Nun also wird Bob Dylan überraschenderweise mit dem Nobelpreis für Literatur geehrt.

Zwar nahm der in die Jahre gekommene Rockpoet den prestigeträchtigen Preis an und bedankte sich auch brav beim Komitee in schriftlicher Form für diese mit rund 830000 Euro dotierte Auszeichnung, ließ sich für die eigentliche Übergabe der Trophäe aber von Patti Smith vertreten, einer Punkrock-Legende und alten Weggefährten.

Bob Dylan hätte diesen Preis nie akzeptieren dürfen, resümiert Edmund leicht brüskiert, sondern sich ein Beispiel an John Lennon nehmen sollen, der als einziger Beatle am 25. November 1969 wegen Großbritanniens Unterstützung der Amerikaner im Vietnamkrieg aus Protest seine königliche Ehren-Medaille zurückgegeben hatte.

„Tja … manchmal sind uns die Toten näher als die Lebendigen“, säuselt Edmund, kippt den letzten Schluck Latte Macchiato in sich hinein und blickt nach draußen auf die Straße.

Ein Notfallwagen versucht sich mit flackerndem Blaulicht seinen Weg durch den Verkehr zu bahnen. Doch selbst sein nerviger ohrenbetäubender Signalton bringt ihn keinen Deut schneller durch das dichte Knäuel der stark befahrenen Pattaya Sai Song Road - Buddhistische Gleichgültigkeit im stockenden prestigeträchtigen Individualverkehr.

Dafür beantwortet Google Edmunds Suchanfrage zu John Lennon umso schneller. Wissbegierig überfliegt er die verschiedenen Wikipedia-Einträge, die Lennons Lebensstationen von seiner Kindheit bis zu seinem tragischen Tod skizzierten.

Fasziniert bleibt er bei einem Foto hängen, das ein Lennon-Fan nur wenige Stunden vor John Lennons Ermordung in der Nähe des Dakota-Gebäudes am 8. Dezember 1980 mit seiner Kamera aufgenommen hatte. Das Farbfoto zeigt den begnadeten Singer-Songwriter neben seinem Mörder, Mark David Capman, als dieser sich gerade von dem berühmten Ex-Beatle eine Schallplatte signieren lässt.

Andächtig stöpselt Edmund seinen Kopfhörer in sein Samsung Smartphone S5 und gibt auf YouTube den Musiktitel Imagine ein.

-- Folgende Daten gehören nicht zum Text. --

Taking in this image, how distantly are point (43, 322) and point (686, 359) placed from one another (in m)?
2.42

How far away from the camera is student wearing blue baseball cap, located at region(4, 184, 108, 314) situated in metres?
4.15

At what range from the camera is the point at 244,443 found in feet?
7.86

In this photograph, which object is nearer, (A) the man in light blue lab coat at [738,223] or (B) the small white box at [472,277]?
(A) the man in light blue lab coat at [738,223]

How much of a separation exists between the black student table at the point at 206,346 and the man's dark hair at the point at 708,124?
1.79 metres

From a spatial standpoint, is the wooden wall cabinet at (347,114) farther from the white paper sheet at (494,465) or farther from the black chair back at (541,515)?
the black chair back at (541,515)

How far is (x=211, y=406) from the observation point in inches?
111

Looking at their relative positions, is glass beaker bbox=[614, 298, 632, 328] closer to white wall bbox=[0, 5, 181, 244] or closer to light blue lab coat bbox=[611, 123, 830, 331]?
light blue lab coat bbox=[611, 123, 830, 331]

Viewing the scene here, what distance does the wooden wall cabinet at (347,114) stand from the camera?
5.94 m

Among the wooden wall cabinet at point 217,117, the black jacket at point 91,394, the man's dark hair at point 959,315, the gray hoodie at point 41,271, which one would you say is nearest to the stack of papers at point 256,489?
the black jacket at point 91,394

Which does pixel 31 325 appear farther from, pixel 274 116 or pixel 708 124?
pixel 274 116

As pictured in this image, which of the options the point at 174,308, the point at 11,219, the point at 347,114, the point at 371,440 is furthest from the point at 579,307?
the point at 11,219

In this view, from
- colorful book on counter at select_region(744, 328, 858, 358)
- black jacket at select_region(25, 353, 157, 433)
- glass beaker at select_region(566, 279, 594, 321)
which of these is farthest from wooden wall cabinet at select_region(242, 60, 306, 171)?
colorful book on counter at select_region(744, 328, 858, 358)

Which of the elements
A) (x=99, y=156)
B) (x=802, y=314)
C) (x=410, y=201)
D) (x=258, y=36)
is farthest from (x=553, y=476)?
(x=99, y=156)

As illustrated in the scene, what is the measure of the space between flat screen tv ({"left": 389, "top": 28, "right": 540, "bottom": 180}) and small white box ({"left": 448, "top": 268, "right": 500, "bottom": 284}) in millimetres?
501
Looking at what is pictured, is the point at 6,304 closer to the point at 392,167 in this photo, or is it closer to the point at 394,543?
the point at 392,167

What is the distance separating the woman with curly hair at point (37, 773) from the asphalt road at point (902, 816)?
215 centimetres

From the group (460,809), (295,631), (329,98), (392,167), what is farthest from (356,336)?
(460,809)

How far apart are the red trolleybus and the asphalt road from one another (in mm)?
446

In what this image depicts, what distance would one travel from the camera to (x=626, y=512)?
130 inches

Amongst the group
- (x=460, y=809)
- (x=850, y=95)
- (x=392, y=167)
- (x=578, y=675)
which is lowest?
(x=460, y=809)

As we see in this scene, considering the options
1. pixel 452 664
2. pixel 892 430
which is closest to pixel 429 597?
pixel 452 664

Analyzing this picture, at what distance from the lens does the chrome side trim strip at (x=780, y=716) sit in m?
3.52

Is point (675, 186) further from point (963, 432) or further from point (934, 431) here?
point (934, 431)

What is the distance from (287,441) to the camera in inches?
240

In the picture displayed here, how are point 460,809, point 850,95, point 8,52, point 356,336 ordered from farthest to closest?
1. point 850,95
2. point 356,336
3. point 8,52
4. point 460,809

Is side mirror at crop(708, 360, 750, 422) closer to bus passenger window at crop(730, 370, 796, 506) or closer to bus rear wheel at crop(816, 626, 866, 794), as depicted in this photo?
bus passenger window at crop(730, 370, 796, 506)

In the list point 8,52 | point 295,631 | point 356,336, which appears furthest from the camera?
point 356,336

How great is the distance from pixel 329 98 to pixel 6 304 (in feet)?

Ein zirka 50-jähriger Asiate betritt das Cafè, gibt seine Bestellung direkt an der Verkaufstheke auf und deutet mit einer ausladenden Handbewegung auf den Außensitzplatz, der über eine Raucherecke verfügt.

„Woher kenne ich bloß diesen Mann?“, rätselt Edmund. So nebenbei beobachtet er am linken Oberarm des neuen Gastes eine Tätowierung, die aber zur Hälfte von dessen hochgekrempelten Ärmeln am schneeweißen Hemd verdeckt wird und so gar nicht zum sonstigen Aussehen passt. Mit den Markenjeans und den schwarzen Lederschuhen wirkt dieser Unbekannte eher wie ein Schauspieler, den man in ein unpassendes Kostüm gezwängt hat.

Während der Fremde das Cafè verlässt, um sich draußen an einen der zahlreichen Bistrotische niederzulassen, wird Edmund plötzlich bewusst, dass dieser Mann ihn gar nicht an eine lebende Person erinnert, sondern an seine Romanfigur Izumi Kushiro.

Was könnte Izumis ambivalente Lebenshaltung besser skizzieren als ein Tattoo, freut sich Edmund und kann es gar nicht erwarten, dieses Detail direkt nach seinem Cafébesuch daheim in das entsprechende Kapitel seines Romanmanuskriptes Der Klang der Shakuhachi einzubauen.